→ TASK OBJECTIVE
A faithful copy of the data, pictures omitted, is the required answer.

→ DATA
/---
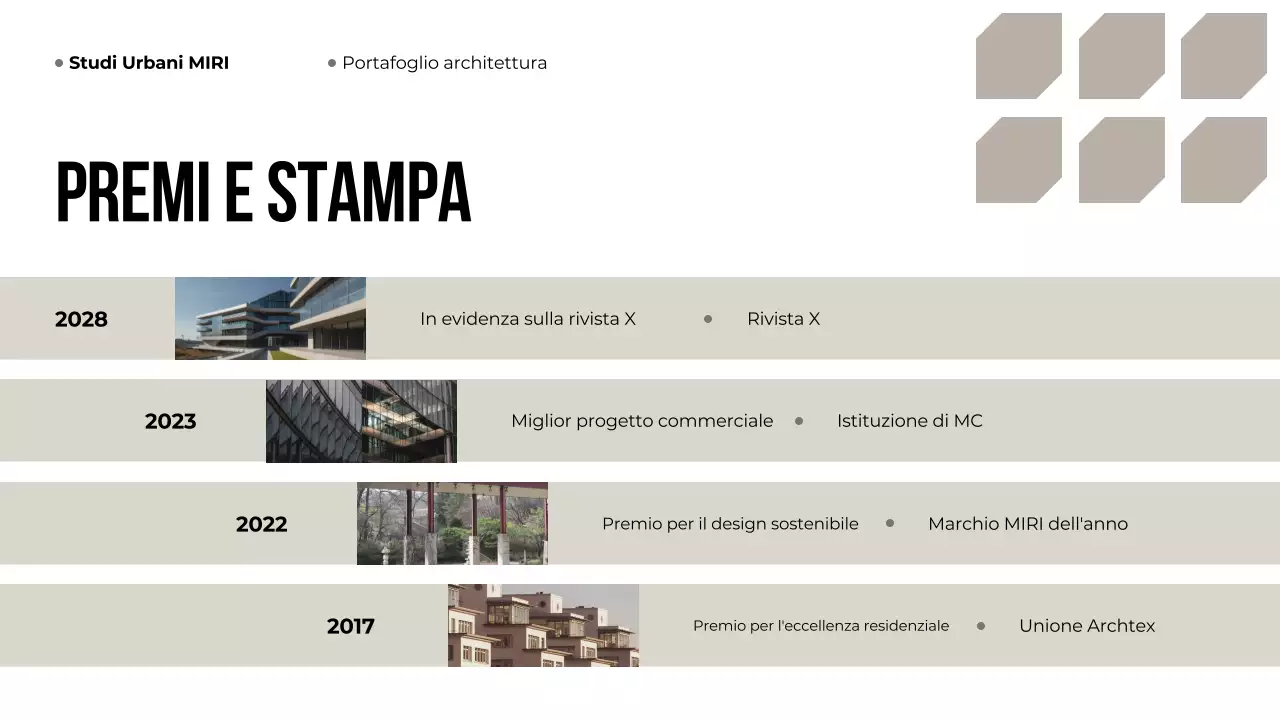 Studi Urbani MIRI

Portafoglio architettura

PREMI E STAMPA

2028

In evidenza sulla rivista X

Rivista X

2023

Miglior progetto commerciale

Istituzione di MC

2022

Premio per il design sostenibile

Marchio MIRI dell'anno

2017

Premio per l'eccellenza residenziale

Unione Archtex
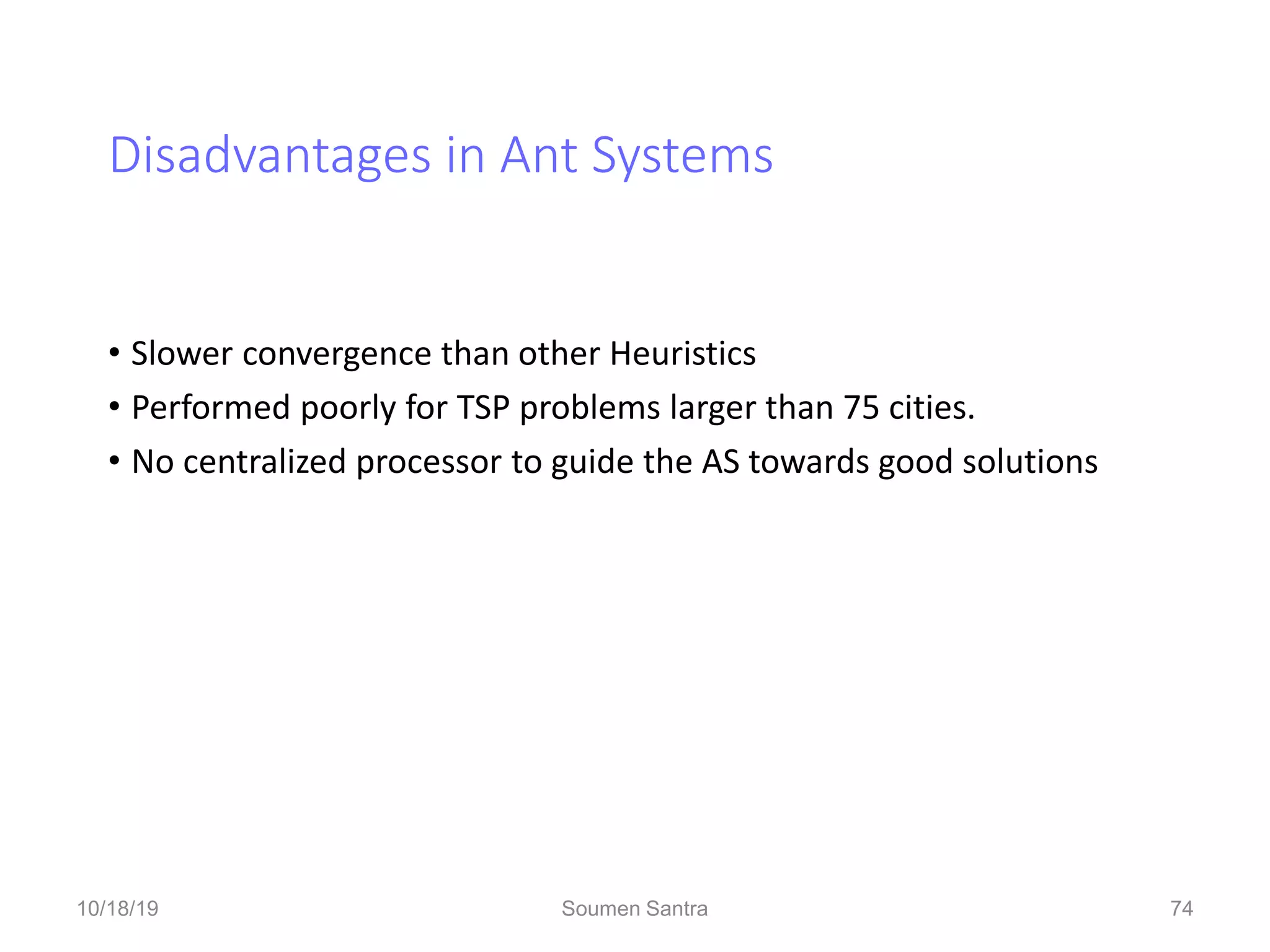 Disadvantages in Ant Systems

• Slower convergence than other Heuristics
• Performed poorly for TSP problems larger than 75 cities.
• No centralized processor to guide the AS towards good solutions

10/18/19 Soumen Santra 74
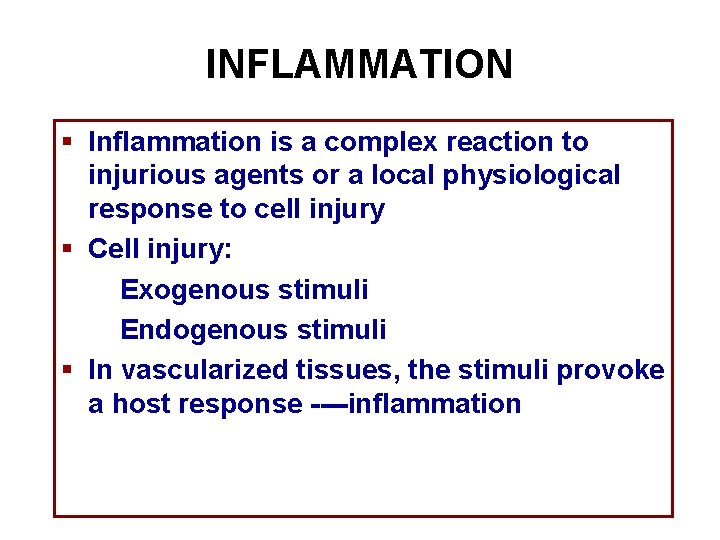 INFLAMMATION

▪ Inflammation is a complex reaction to injurious agents or a local physiological response to cell injury
▪ Cell injury:
Exogenous stimuli
Endogenous stimuli
▪ In vascularized tissues, the stimuli provoke a host response -—inflammation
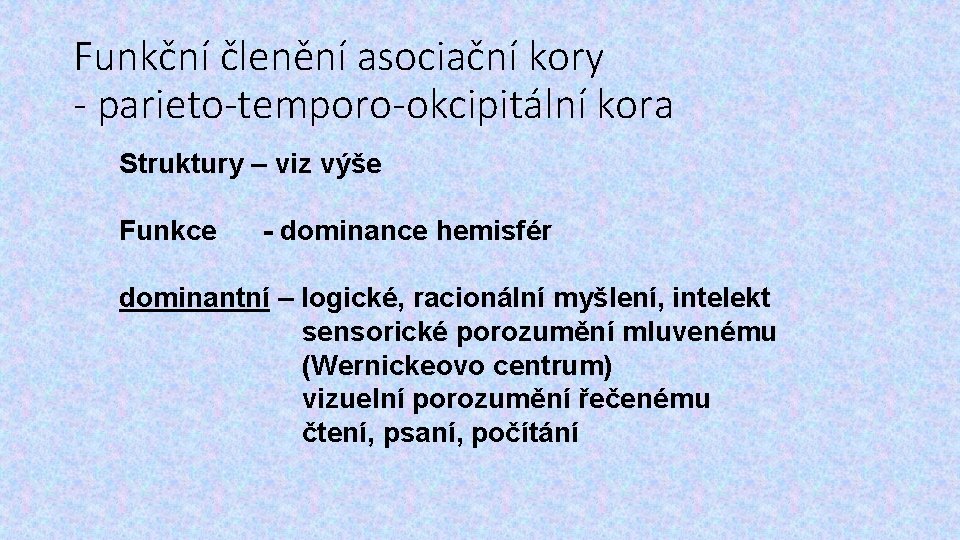 Funkční členění asociační kory
- parieto-temporo-okcipitální kora

Struktury – viz výše

Funkce - dominance hemisfér

dominantní – logické, racionální myšlení, intelekt
sensorické porozumění mluvenému
(Wernickeovo centrum)
vizuelní porozumění řečenému
čtení, psaní, počítání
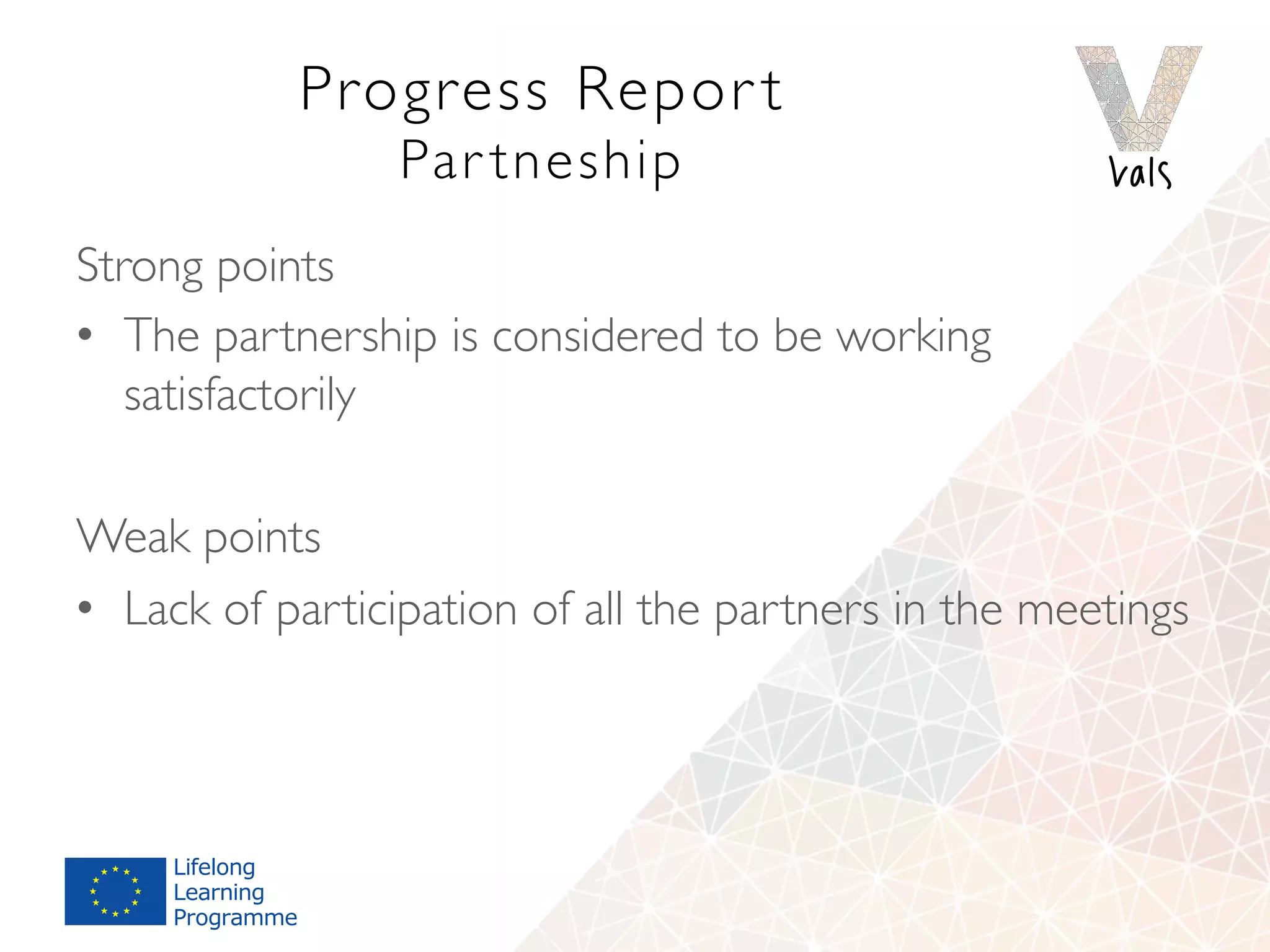 Progress Report
Partneship

Vals

Strong points

• The partnership is considered to be working satisfactorily

Weak points

• Lack of participation of all the partners in the meetings

Lifelong
Learning
Programme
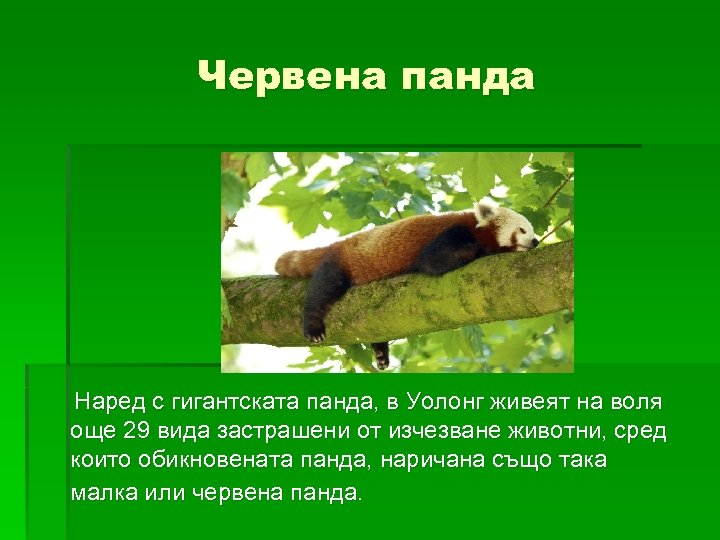 Червена панда

Наред с гигантската панда, в Уолонг живеят на воля още 29 вида застрашени от изчезване животни, сред които обикновената панда, наричана също така малка или червена панда.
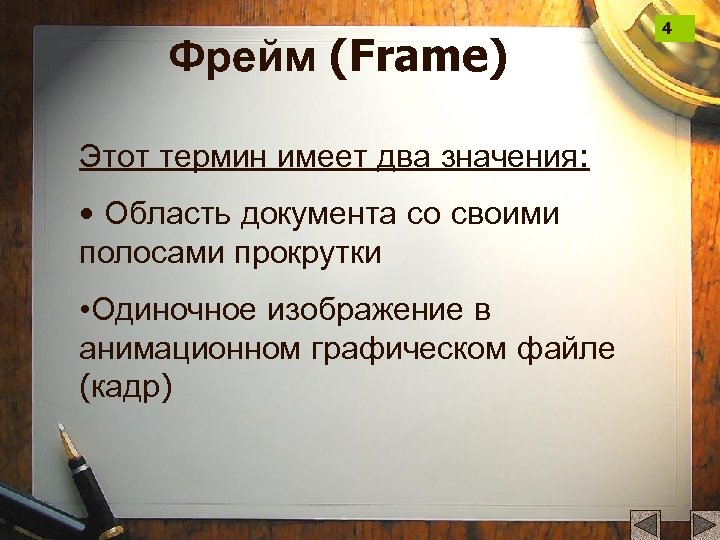 4

Фрейм (Frame)

Этот термин имеет два значения:

• Область документа со своими полосами прокрутки

•Одиночное изображение в анимационном графическом файле (кадр)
\---
→ RESPONSE BELOW
 Studi Urbani MIRI

Portafoglio architettura

PREMI E STAMPA

2028

In evidenza sulla rivista X

Rivista X

2023

Miglior progetto commerciale

Istituzione di MC

2022

Premio per il design sostenibile

Marchio MIRI dell'anno

2017

Premio per l'eccellenza residenziale

Unione Archtex
 Disadvantages in Ant Systems

• Slower convergence than other Heuristics
• Performed poorly for TSP problems larger than 75 cities.
• No centralized processor to guide the AS towards good solutions

10/18/19 Soumen Santra 74
 INFLAMMATION

▪ Inflammation is a complex reaction to injurious agents or a local physiological response to cell injury
▪ Cell injury:
Exogenous stimuli
Endogenous stimuli
▪ In vascularized tissues, the stimuli provoke a host response -—inflammation
 Funkční členění asociační kory
- parieto-temporo-okcipitální kora

Struktury – viz výše

Funkce - dominance hemisfér

dominantní – logické, racionální myšlení, intelekt
sensorické porozumění mluvenému
(Wernickeovo centrum)
vizuelní porozumění řečenému
čtení, psaní, počítání
 Progress Report
Partneship

Vals

Strong points

• The partnership is considered to be working satisfactorily

Weak points

• Lack of participation of all the partners in the meetings

Lifelong
Learning
Programme
 Червена панда

Наред с гигантската панда, в Уолонг живеят на воля още 29 вида застрашени от изчезване животни, сред които обикновената панда, наричана също така малка или червена панда.
 4

Фрейм (Frame)

Этот термин имеет два значения:

• Область документа со своими полосами прокрутки

•Одиночное изображение в анимационном графическом файле (кадр)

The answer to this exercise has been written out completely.